Starbucks (SBUX) announced 600 store closures and a further halving of 2009 expansion plans. Of course with that comes about 12000 job cuts and/or job shifts. If the company can deliver on promises to "find workers jobs at other cafes" the number of job cuts could be significantly lower than 12000, however The Street seems to be optimistic executives can wrangle up as much in cost savings going forward as possible. Starbucks jumped after hours about 5% to near $16.50/share, still a far cry from its 52-week high of $28 and just off lows of $15.
Economic factors have weighed heavily on this company, which does make its business on the backbone of the luxurious. When driving to work costs you twice to three times what it did a year ago, it certainly can be hard to justify an expensive coffee. The closure of stores for Starbucks signals a significant shift in short-term thinking. The coffee giant built itself through incredibly rapid expansion, and a turn here towards contraction is a far different course for management.
At least the executive branch got the first part right, closing what they claim to be the poorest performing stores and stores open less than three years. Perhaps those years of expansion are catching up to the company? Perhaps putting a Starbucks every couple blocks in major centers was indeed overkill, but as the old overused adage goes: Strike while the iron's hot.

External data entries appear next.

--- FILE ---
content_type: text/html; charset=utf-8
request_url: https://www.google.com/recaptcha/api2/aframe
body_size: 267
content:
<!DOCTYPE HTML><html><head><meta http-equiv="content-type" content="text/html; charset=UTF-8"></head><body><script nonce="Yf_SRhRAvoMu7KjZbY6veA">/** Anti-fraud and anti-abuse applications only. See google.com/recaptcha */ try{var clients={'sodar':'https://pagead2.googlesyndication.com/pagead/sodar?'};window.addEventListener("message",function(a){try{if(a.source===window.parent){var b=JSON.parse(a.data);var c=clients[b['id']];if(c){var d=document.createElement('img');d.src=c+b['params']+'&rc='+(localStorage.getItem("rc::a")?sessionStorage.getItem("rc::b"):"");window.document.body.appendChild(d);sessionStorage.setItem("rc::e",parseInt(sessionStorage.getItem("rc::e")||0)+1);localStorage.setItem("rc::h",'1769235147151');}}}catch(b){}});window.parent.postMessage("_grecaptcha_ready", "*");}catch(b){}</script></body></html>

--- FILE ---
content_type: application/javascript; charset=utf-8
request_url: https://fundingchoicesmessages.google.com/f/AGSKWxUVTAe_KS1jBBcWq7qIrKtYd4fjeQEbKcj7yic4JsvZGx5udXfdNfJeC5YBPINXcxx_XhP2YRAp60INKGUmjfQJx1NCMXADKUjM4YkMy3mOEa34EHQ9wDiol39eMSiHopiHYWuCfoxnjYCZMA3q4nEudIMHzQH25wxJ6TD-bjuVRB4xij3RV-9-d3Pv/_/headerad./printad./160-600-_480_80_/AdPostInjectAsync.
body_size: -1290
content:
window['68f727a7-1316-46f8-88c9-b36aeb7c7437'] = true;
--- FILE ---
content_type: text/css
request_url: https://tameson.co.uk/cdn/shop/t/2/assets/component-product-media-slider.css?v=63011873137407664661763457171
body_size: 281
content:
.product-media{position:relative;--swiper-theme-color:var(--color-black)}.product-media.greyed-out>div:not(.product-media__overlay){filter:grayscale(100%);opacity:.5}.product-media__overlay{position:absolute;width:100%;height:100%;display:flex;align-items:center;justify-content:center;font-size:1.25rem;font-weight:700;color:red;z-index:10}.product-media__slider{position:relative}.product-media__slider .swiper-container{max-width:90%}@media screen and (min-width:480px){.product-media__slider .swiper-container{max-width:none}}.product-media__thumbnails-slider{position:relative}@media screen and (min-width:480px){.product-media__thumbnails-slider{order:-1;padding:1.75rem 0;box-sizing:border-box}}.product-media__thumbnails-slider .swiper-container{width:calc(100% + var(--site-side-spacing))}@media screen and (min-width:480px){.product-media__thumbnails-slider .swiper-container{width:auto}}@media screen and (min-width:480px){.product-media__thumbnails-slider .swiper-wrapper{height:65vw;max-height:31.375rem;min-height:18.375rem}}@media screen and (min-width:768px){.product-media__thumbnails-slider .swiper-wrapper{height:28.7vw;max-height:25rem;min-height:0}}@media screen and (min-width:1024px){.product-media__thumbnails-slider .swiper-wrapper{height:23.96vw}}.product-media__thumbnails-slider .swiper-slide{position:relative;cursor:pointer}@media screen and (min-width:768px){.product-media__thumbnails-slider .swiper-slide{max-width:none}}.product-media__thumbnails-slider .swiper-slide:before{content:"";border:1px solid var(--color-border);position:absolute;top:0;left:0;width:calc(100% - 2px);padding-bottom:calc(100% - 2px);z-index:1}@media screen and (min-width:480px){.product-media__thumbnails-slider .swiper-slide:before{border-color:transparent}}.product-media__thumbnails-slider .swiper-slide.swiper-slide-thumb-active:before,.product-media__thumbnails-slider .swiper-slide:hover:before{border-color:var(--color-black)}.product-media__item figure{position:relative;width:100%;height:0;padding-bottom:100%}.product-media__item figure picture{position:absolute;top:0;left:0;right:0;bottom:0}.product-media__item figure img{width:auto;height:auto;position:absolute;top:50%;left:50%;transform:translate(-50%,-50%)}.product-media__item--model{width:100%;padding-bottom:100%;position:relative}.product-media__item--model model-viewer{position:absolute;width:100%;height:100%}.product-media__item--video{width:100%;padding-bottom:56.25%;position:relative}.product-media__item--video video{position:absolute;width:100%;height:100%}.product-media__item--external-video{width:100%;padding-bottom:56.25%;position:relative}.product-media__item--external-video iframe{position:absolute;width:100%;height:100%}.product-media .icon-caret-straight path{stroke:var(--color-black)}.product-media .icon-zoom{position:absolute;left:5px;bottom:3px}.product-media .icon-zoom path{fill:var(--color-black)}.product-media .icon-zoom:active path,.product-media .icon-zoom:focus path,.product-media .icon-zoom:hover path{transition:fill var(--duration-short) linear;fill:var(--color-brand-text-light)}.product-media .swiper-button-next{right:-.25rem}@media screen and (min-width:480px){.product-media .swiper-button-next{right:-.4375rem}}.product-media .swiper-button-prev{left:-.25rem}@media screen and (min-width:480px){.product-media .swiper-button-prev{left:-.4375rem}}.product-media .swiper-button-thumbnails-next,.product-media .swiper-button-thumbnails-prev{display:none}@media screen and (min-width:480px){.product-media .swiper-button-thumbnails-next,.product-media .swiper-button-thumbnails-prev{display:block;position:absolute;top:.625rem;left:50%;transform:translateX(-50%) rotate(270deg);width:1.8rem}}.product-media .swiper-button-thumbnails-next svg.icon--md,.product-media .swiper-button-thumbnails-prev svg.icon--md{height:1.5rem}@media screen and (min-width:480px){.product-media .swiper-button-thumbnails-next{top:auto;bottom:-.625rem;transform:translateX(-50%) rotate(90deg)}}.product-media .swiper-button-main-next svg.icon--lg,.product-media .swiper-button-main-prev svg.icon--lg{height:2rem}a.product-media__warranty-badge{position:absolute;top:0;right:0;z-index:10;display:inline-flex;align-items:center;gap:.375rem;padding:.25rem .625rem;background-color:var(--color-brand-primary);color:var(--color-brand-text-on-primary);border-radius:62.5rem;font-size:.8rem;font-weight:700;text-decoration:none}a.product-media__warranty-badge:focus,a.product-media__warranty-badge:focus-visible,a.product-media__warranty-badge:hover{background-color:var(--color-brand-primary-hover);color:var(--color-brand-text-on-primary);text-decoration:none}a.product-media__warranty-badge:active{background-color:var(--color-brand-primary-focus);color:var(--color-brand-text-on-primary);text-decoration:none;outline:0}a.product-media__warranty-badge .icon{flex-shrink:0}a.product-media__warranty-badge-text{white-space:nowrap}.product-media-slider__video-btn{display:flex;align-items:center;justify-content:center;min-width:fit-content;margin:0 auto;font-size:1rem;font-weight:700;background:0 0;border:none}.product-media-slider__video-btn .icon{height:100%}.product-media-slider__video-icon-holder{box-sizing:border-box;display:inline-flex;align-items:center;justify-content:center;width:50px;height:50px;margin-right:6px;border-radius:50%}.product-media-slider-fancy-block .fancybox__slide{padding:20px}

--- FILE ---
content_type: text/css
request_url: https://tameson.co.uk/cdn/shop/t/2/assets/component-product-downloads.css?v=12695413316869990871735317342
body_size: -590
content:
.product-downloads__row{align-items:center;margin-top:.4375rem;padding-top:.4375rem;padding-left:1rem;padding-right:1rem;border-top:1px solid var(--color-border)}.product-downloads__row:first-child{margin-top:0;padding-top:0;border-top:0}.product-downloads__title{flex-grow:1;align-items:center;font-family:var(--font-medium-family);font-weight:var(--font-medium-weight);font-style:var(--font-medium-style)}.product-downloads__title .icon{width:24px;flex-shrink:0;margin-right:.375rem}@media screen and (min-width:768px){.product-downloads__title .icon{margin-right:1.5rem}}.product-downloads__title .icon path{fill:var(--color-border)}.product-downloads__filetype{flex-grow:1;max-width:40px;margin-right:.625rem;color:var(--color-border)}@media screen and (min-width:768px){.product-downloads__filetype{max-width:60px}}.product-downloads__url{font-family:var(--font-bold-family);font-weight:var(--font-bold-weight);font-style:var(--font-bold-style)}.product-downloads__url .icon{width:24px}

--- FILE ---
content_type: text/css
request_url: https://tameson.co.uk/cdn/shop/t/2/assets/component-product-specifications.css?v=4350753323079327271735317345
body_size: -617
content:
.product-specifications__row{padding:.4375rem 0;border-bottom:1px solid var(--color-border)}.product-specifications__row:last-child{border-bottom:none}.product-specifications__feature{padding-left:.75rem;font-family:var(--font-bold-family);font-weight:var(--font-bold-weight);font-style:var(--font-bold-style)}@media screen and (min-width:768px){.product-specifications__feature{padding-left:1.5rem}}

Investors aren't striking anything now with Starbucks, as declines of 15 and 26% in respective 3 and 6 month time frames are truly uninspiring performances. Could this move spark a turnaround? Unlikely, it'll take Macroeconomics to get customers back into stores in record numbers, or some truly innovative thinking and advertising.
-> More cost-effective menu items coupled with effective quality assurance advertising.
-> Hiking or tweaking pricing for services like Wi-Fi, or its niche Music Services.
Starbucks is a household name and it'll be back in the years to come, but over the short term, these stock price spikes post drastic events are just that, and will eventually give way to further deteriorating financial results. For the time being the stock should simply be held, if Investors already have the misfortune of owning it.